Material for the task –

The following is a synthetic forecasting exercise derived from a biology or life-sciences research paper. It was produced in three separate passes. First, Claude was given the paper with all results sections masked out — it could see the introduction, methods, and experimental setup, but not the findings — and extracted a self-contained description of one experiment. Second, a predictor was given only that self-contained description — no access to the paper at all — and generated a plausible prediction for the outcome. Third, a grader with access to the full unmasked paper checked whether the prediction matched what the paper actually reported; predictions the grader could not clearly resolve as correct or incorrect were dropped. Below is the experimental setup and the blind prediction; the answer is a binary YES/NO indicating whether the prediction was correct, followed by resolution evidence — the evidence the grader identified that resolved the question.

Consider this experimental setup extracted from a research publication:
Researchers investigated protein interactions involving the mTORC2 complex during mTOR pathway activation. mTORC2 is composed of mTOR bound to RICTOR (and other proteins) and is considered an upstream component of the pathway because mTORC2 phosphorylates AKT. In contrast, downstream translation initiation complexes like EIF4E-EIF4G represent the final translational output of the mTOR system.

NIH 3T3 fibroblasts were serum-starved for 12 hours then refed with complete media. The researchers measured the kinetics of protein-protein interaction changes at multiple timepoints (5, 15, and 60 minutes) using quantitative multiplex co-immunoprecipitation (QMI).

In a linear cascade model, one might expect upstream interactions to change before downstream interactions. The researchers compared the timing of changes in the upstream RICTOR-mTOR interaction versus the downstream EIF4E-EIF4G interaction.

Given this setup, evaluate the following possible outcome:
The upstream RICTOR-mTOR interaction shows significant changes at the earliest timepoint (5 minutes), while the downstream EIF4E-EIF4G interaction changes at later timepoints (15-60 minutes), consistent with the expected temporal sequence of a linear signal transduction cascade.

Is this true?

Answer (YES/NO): NO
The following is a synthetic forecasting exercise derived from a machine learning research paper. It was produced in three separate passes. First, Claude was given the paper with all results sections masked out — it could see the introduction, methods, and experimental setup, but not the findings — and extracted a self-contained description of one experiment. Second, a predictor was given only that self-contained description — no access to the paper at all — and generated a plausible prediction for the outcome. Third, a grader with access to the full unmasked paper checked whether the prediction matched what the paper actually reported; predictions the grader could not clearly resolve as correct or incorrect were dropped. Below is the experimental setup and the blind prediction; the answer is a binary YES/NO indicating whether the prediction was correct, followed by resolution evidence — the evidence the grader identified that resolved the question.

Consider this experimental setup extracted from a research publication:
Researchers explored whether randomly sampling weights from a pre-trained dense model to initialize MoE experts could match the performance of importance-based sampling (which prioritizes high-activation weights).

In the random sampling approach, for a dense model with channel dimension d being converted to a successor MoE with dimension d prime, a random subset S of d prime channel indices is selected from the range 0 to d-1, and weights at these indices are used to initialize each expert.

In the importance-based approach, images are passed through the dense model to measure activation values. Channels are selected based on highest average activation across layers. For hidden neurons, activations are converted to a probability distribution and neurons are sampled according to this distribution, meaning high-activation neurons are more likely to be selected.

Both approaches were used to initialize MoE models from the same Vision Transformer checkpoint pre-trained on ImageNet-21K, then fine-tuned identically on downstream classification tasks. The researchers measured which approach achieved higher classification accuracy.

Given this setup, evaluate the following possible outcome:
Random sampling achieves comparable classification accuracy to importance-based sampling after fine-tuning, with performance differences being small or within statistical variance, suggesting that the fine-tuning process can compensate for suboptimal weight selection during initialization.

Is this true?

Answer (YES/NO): NO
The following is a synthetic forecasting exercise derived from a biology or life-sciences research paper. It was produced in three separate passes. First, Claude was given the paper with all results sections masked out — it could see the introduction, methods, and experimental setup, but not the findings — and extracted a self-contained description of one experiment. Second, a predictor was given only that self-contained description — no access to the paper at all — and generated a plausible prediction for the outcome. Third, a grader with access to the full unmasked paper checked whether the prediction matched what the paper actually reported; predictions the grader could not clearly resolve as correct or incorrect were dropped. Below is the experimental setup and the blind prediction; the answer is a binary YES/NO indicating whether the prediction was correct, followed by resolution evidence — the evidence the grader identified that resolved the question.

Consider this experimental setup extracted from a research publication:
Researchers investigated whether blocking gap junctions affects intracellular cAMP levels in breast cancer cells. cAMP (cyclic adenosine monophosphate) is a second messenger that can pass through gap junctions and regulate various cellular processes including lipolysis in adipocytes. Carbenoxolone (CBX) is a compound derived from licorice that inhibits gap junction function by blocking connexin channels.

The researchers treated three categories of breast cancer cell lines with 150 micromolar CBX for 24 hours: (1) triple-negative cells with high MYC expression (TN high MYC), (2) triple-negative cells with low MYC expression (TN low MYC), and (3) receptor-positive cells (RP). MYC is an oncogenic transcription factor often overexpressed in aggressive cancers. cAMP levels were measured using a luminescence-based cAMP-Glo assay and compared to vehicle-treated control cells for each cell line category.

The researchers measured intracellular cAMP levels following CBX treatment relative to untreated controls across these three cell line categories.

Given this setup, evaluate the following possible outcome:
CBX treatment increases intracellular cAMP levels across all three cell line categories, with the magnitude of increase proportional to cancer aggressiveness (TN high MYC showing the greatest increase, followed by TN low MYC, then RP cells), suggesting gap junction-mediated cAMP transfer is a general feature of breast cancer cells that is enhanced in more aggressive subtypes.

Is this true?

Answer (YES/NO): NO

Exercise directions – All entries are to be repeated exactly and completely.

Result –
The following is a synthetic forecasting exercise derived from a biology or life-sciences research paper. It was produced in three separate passes. First, Claude was given the paper with all results sections masked out — it could see the introduction, methods, and experimental setup, but not the findings — and extracted a self-contained description of one experiment. Second, a predictor was given only that self-contained description — no access to the paper at all — and generated a plausible prediction for the outcome. Third, a grader with access to the full unmasked paper checked whether the prediction matched what the paper actually reported; predictions the grader could not clearly resolve as correct or incorrect were dropped. Below is the experimental setup and the blind prediction; the answer is a binary YES/NO indicating whether the prediction was correct, followed by resolution evidence — the evidence the grader identified that resolved the question.

Consider this experimental setup extracted from a research publication:
Researchers investigated protein interactions involving the mTORC2 complex during mTOR pathway activation. mTORC2 is composed of mTOR bound to RICTOR (and other proteins) and is considered an upstream component of the pathway because mTORC2 phosphorylates AKT. In contrast, downstream translation initiation complexes like EIF4E-EIF4G represent the final translational output of the mTOR system.

NIH 3T3 fibroblasts were serum-starved for 12 hours then refed with complete media. The researchers measured the kinetics of protein-protein interaction changes at multiple timepoints (5, 15, and 60 minutes) using quantitative multiplex co-immunoprecipitation (QMI).

In a linear cascade model, one might expect upstream interactions to change before downstream interactions. The researchers compared the timing of changes in the upstream RICTOR-mTOR interaction versus the downstream EIF4E-EIF4G interaction.

Given this setup, evaluate the following possible outcome:
The upstream RICTOR-mTOR interaction shows significant changes at the earliest timepoint (5 minutes), while the downstream EIF4E-EIF4G interaction changes at later timepoints (15-60 minutes), consistent with the expected temporal sequence of a linear signal transduction cascade.

Is this true?

Answer (YES/NO): NO
The following is a synthetic forecasting exercise derived from a machine learning research paper. It was produced in three separate passes. First, Claude was given the paper with all results sections masked out — it could see the introduction, methods, and experimental setup, but not the findings — and extracted a self-contained description of one experiment. Second, a predictor was given only that self-contained description — no access to the paper at all — and generated a plausible prediction for the outcome. Third, a grader with access to the full unmasked paper checked whether the prediction matched what the paper actually reported; predictions the grader could not clearly resolve as correct or incorrect were dropped. Below is the experimental setup and the blind prediction; the answer is a binary YES/NO indicating whether the prediction was correct, followed by resolution evidence — the evidence the grader identified that resolved the question.

Consider this experimental setup extracted from a research publication:
Researchers explored whether randomly sampling weights from a pre-trained dense model to initialize MoE experts could match the performance of importance-based sampling (which prioritizes high-activation weights).

In the random sampling approach, for a dense model with channel dimension d being converted to a successor MoE with dimension d prime, a random subset S of d prime channel indices is selected from the range 0 to d-1, and weights at these indices are used to initialize each expert.

In the importance-based approach, images are passed through the dense model to measure activation values. Channels are selected based on highest average activation across layers. For hidden neurons, activations are converted to a probability distribution and neurons are sampled according to this distribution, meaning high-activation neurons are more likely to be selected.

Both approaches were used to initialize MoE models from the same Vision Transformer checkpoint pre-trained on ImageNet-21K, then fine-tuned identically on downstream classification tasks. The researchers measured which approach achieved higher classification accuracy.

Given this setup, evaluate the following possible outcome:
Random sampling achieves comparable classification accuracy to importance-based sampling after fine-tuning, with performance differences being small or within statistical variance, suggesting that the fine-tuning process can compensate for suboptimal weight selection during initialization.

Is this true?

Answer (YES/NO): NO
The following is a synthetic forecasting exercise derived from a biology or life-sciences research paper. It was produced in three separate passes. First, Claude was given the paper with all results sections masked out — it could see the introduction, methods, and experimental setup, but not the findings — and extracted a self-contained description of one experiment. Second, a predictor was given only that self-contained description — no access to the paper at all — and generated a plausible prediction for the outcome. Third, a grader with access to the full unmasked paper checked whether the prediction matched what the paper actually reported; predictions the grader could not clearly resolve as correct or incorrect were dropped. Below is the experimental setup and the blind prediction; the answer is a binary YES/NO indicating whether the prediction was correct, followed by resolution evidence — the evidence the grader identified that resolved the question.

Consider this experimental setup extracted from a research publication:
Researchers investigated whether blocking gap junctions affects intracellular cAMP levels in breast cancer cells. cAMP (cyclic adenosine monophosphate) is a second messenger that can pass through gap junctions and regulate various cellular processes including lipolysis in adipocytes. Carbenoxolone (CBX) is a compound derived from licorice that inhibits gap junction function by blocking connexin channels.

The researchers treated three categories of breast cancer cell lines with 150 micromolar CBX for 24 hours: (1) triple-negative cells with high MYC expression (TN high MYC), (2) triple-negative cells with low MYC expression (TN low MYC), and (3) receptor-positive cells (RP). MYC is an oncogenic transcription factor often overexpressed in aggressive cancers. cAMP levels were measured using a luminescence-based cAMP-Glo assay and compared to vehicle-treated control cells for each cell line category.

The researchers measured intracellular cAMP levels following CBX treatment relative to untreated controls across these three cell line categories.

Given this setup, evaluate the following possible outcome:
CBX treatment increases intracellular cAMP levels across all three cell line categories, with the magnitude of increase proportional to cancer aggressiveness (TN high MYC showing the greatest increase, followed by TN low MYC, then RP cells), suggesting gap junction-mediated cAMP transfer is a general feature of breast cancer cells that is enhanced in more aggressive subtypes.

Is this true?

Answer (YES/NO): NO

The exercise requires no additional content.